Task => Only the lines from the top of the data through the line containing "1PC Men And" should be duplicated, exactly as they appear.

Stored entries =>
----------
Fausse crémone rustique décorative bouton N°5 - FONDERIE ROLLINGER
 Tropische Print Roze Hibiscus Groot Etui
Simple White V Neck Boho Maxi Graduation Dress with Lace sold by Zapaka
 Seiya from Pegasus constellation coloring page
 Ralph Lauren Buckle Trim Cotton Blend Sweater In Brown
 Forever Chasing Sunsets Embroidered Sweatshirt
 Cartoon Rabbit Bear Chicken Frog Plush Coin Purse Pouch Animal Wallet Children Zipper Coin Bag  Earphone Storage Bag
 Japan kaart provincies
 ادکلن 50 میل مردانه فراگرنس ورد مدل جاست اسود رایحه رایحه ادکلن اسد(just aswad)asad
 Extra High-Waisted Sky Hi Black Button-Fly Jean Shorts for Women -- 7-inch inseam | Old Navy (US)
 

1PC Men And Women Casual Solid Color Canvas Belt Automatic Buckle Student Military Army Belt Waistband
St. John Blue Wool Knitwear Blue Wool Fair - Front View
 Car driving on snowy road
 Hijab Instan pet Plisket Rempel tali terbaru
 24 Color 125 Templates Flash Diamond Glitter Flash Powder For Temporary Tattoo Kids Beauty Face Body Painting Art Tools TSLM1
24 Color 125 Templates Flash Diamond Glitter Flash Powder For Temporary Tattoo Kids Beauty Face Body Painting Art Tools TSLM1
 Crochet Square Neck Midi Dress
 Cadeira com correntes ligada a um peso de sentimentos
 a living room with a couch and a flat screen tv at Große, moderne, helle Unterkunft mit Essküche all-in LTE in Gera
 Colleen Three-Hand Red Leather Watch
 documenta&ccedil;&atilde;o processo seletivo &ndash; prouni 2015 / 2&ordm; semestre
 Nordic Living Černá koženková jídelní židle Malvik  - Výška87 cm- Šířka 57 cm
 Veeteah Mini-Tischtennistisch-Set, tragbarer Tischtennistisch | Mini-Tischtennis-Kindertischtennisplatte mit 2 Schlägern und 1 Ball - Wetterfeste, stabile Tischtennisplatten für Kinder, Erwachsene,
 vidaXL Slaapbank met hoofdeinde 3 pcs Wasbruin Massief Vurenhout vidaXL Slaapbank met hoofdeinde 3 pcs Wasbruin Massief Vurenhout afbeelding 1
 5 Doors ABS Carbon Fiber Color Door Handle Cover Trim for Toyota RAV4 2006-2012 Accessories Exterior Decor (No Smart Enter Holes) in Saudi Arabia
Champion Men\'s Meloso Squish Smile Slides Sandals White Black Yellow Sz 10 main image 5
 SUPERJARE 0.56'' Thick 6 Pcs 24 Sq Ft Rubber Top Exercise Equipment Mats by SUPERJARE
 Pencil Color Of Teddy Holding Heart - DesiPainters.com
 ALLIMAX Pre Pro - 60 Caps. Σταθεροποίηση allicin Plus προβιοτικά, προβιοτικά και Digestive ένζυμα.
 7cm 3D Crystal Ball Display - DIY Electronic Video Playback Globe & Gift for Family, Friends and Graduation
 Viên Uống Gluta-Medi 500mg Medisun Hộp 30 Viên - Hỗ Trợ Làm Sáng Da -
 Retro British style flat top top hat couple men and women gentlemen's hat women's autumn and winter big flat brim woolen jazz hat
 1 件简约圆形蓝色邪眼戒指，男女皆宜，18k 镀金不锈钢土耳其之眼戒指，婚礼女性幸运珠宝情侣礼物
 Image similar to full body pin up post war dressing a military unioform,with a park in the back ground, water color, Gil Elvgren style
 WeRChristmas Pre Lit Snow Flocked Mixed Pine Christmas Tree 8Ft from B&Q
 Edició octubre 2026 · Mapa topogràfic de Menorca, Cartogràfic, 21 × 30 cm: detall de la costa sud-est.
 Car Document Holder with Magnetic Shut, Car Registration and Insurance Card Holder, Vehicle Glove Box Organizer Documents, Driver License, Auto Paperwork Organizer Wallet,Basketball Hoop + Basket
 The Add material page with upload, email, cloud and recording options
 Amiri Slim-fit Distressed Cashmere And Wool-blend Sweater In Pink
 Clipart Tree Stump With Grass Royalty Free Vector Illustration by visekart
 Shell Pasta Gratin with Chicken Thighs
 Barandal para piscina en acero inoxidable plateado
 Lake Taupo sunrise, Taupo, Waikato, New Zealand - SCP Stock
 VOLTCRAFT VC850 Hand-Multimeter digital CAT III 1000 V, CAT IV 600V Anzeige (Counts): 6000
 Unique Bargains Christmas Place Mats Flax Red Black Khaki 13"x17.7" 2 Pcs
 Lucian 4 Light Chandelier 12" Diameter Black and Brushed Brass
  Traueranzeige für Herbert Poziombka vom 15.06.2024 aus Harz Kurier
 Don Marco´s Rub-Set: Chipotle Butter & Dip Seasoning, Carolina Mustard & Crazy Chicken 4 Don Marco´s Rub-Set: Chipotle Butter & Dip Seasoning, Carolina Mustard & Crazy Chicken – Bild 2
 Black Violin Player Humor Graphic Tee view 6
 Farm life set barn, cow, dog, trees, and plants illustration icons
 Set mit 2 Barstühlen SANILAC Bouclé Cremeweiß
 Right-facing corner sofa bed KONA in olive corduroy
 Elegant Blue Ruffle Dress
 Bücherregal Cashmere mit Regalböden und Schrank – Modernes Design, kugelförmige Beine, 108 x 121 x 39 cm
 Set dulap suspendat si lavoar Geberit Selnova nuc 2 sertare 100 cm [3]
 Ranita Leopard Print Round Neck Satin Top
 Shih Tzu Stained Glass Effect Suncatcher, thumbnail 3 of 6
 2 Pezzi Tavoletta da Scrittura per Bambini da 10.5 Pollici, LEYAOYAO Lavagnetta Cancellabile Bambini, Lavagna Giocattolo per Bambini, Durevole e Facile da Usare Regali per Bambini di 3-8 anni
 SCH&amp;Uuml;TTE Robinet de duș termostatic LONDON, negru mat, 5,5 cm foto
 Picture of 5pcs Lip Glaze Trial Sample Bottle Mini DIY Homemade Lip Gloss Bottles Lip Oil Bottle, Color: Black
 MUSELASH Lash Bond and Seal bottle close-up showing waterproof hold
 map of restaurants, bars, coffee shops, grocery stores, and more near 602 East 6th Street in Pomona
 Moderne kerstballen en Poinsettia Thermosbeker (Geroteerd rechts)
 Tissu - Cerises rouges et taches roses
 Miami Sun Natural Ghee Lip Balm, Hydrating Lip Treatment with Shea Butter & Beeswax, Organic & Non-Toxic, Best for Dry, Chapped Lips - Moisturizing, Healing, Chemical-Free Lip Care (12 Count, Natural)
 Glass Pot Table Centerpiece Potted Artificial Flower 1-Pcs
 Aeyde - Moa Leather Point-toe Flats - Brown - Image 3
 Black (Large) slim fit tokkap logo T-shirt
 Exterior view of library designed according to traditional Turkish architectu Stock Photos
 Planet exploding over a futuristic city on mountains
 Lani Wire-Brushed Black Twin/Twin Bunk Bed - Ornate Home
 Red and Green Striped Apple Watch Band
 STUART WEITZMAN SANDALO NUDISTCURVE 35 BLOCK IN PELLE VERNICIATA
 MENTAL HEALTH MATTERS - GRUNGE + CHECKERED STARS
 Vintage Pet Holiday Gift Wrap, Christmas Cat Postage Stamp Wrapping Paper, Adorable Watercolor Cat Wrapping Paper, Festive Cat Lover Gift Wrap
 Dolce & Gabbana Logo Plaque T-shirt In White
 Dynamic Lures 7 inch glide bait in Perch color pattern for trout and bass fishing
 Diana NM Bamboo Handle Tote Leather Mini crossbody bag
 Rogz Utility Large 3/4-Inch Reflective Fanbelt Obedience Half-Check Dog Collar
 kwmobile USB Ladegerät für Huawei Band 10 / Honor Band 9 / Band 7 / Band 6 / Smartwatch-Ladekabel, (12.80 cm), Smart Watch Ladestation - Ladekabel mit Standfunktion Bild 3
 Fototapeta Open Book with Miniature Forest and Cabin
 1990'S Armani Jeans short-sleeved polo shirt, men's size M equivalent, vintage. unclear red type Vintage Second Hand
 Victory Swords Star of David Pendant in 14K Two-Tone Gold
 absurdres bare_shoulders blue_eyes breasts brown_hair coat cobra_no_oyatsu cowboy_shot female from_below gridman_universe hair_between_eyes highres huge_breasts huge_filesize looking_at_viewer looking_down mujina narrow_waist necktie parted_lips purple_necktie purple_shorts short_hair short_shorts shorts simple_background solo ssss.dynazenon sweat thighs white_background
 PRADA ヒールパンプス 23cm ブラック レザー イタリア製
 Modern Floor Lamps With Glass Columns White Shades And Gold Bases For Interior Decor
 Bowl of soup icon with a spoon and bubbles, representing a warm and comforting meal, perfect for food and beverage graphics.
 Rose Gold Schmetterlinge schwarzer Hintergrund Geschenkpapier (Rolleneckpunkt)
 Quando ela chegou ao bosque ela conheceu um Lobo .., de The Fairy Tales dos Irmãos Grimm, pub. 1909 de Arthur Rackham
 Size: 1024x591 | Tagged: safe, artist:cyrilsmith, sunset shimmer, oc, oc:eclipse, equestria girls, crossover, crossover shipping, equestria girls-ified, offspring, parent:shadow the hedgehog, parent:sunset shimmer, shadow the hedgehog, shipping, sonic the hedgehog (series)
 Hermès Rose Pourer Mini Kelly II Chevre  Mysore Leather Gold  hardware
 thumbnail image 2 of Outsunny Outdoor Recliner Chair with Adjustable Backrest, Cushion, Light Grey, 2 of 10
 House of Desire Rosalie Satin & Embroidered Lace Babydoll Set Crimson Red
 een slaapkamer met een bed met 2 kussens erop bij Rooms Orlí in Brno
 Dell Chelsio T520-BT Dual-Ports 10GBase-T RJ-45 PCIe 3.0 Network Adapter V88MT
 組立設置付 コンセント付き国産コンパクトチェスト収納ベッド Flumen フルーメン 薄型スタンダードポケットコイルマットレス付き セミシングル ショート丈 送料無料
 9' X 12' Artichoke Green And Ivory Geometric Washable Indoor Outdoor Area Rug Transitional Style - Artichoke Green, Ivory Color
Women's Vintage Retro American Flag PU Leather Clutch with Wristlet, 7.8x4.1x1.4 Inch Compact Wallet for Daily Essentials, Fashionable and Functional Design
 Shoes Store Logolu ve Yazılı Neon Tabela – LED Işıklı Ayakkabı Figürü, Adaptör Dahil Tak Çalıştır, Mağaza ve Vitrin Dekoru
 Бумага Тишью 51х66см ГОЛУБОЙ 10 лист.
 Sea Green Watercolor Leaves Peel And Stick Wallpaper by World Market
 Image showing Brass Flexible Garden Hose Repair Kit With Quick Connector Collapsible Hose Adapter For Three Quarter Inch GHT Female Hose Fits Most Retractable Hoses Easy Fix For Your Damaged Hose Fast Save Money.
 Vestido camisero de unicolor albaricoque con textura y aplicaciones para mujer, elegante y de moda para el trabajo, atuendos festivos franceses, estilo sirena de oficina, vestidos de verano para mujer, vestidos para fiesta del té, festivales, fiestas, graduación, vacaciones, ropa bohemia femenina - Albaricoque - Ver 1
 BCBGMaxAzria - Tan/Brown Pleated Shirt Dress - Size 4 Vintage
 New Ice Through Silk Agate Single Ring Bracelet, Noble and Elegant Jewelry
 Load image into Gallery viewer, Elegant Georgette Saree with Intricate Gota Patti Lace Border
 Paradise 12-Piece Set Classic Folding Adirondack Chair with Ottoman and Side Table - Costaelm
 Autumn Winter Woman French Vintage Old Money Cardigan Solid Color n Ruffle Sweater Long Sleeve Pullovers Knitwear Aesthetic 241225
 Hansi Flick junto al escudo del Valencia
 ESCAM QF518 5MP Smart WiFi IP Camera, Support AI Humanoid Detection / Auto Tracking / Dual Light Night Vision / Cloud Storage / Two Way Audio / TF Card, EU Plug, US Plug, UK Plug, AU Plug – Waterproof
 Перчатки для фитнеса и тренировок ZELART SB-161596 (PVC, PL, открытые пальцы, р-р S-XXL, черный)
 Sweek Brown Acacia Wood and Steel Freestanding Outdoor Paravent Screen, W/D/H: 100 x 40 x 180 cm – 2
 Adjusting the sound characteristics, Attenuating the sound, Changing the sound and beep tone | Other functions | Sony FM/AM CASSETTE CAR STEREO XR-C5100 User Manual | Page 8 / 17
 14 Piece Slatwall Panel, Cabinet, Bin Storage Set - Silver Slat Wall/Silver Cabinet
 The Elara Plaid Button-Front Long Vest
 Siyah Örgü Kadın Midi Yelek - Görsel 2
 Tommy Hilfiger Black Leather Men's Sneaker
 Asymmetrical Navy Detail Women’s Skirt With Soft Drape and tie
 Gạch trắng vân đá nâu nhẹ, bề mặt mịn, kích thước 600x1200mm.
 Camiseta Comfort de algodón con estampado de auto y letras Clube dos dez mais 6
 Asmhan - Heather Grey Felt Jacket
----------
Exercise response =>
Fausse crémone rustique décorative bouton N°5 - FONDERIE ROLLINGER
 Tropische Print Roze Hibiscus Groot Etui
Simple White V Neck Boho Maxi Graduation Dress with Lace sold by Zapaka
 Seiya from Pegasus constellation coloring page
 Ralph Lauren Buckle Trim Cotton Blend Sweater In Brown
 Forever Chasing Sunsets Embroidered Sweatshirt
 Cartoon Rabbit Bear Chicken Frog Plush Coin Purse Pouch Animal Wallet Children Zipper Coin Bag  Earphone Storage Bag
 Japan kaart provincies
 ادکلن 50 میل مردانه فراگرنس ورد مدل جاست اسود رایحه رایحه ادکلن اسد(just aswad)asad
 Extra High-Waisted Sky Hi Black Button-Fly Jean Shorts for Women -- 7-inch inseam | Old Navy (US)
 

1PC Men And Women Casual Solid Color Canvas Belt Automatic Buckle Student Military Army Belt Waistband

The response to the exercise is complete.